**Source material:**

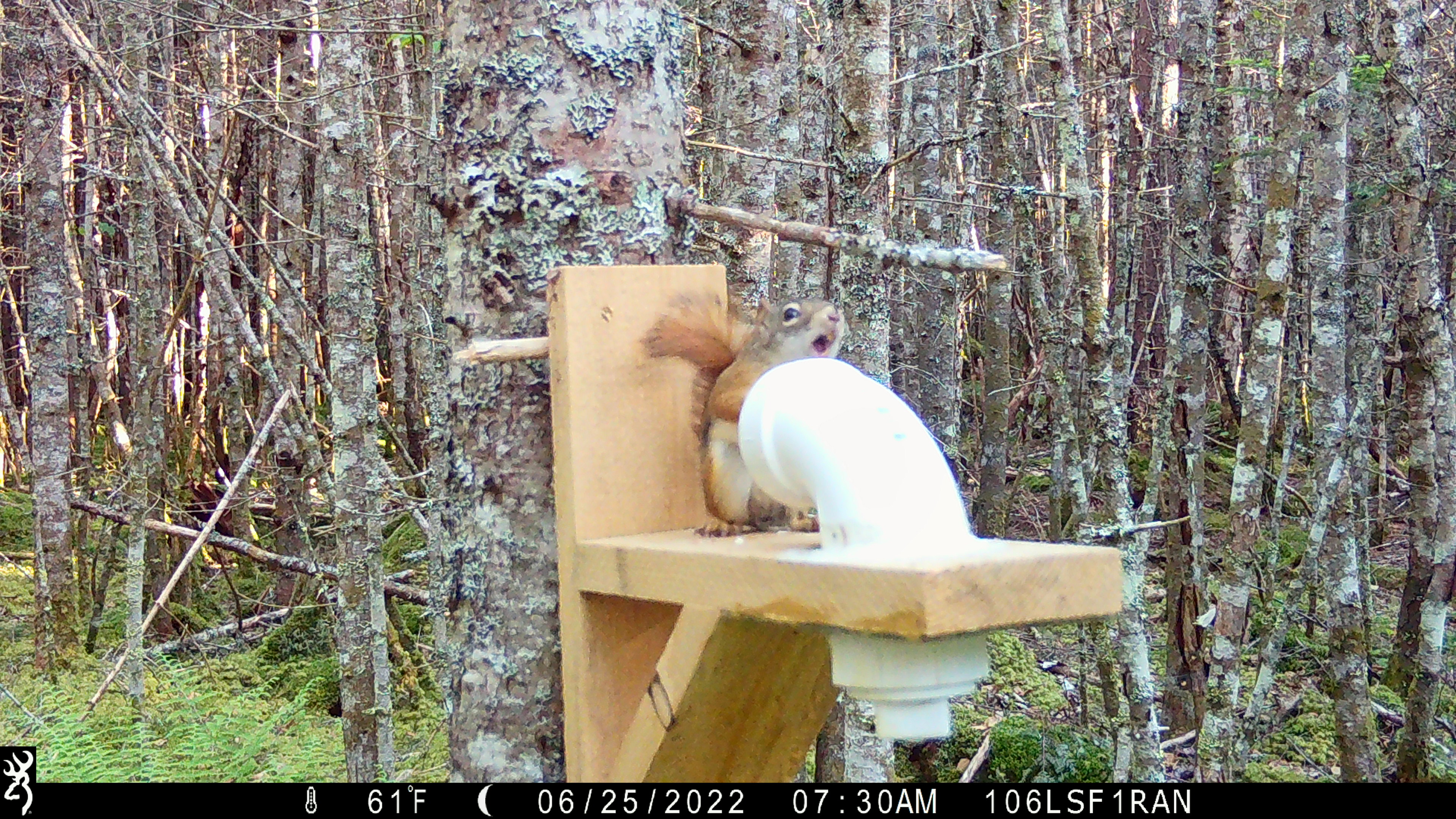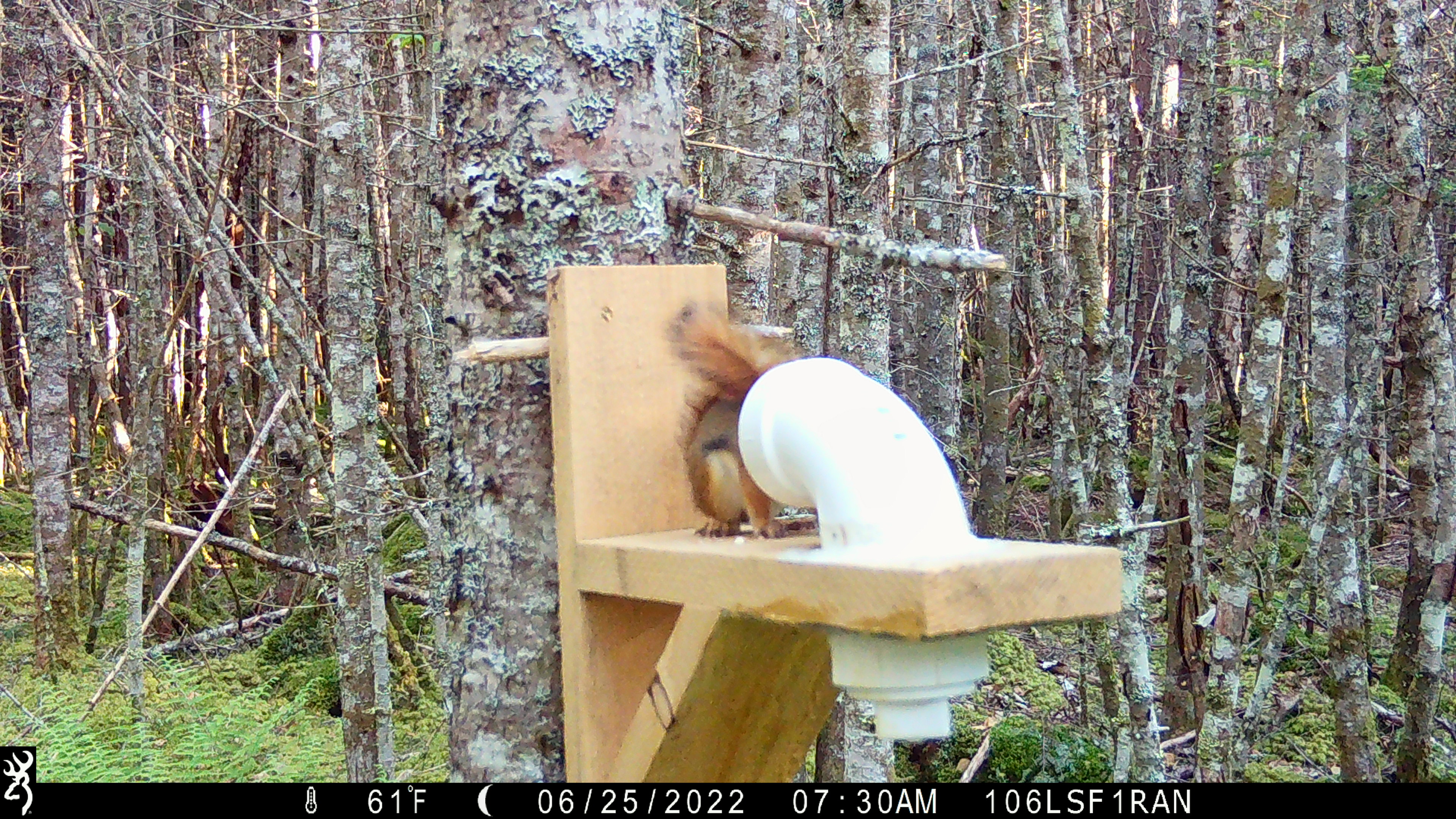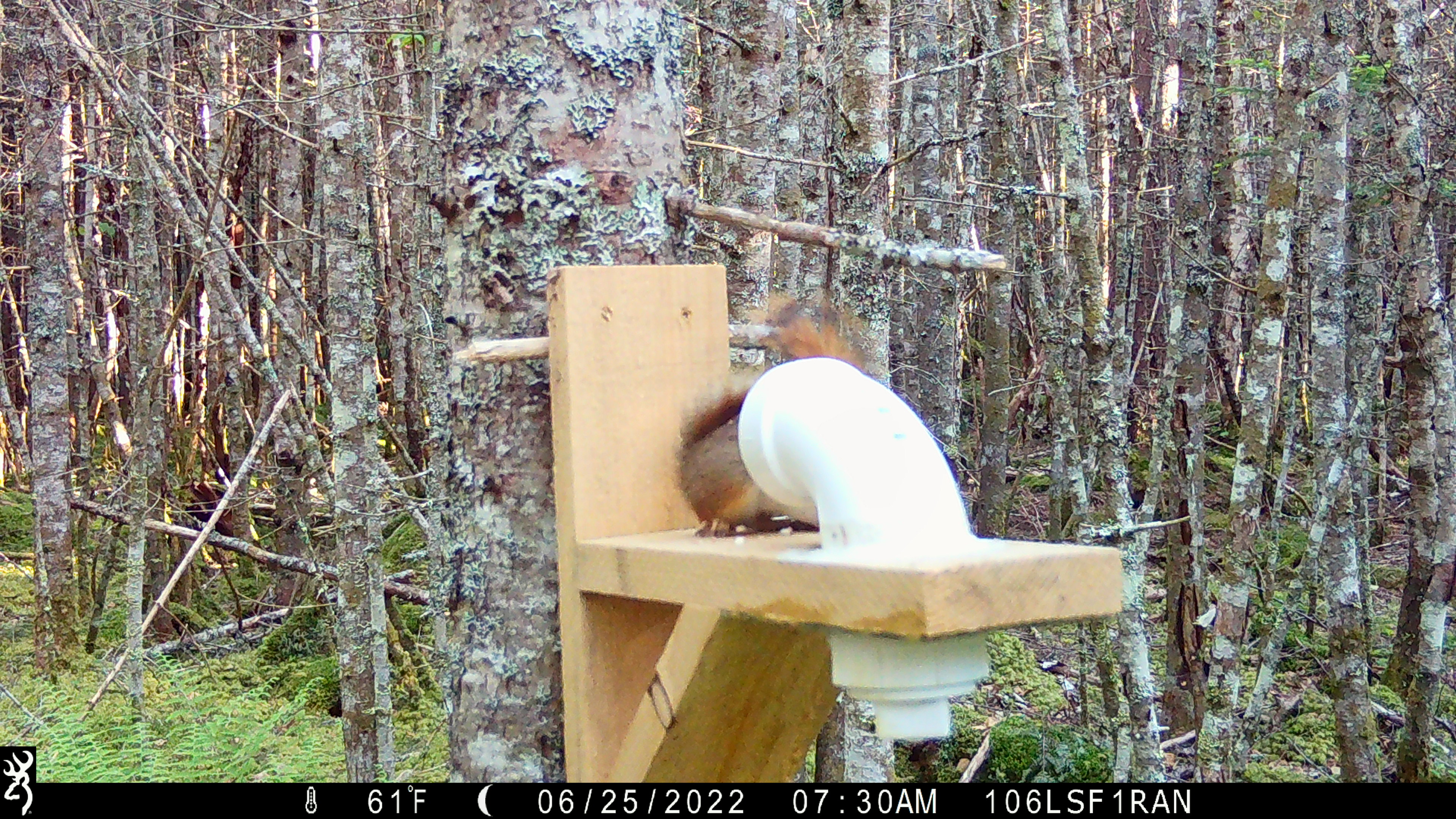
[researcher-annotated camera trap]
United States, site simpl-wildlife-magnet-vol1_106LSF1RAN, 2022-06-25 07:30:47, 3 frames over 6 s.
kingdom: Animalia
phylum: Chordata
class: Mammalia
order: Rodentia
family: Sciuridae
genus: Tamiasciurus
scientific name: Tamiasciurus hudsonicus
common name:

**What is being asked:** Your output must be the exact lines from the one containing "phylum: Chordata" through the end of the data above, both included, and nothing more.

**Answer below:**
phylum: Chordata
class: Mammalia
order: Rodentia
family: Sciuridae
genus: Tamiasciurus
scientific name: Tamiasciurus hudsonicus
common name:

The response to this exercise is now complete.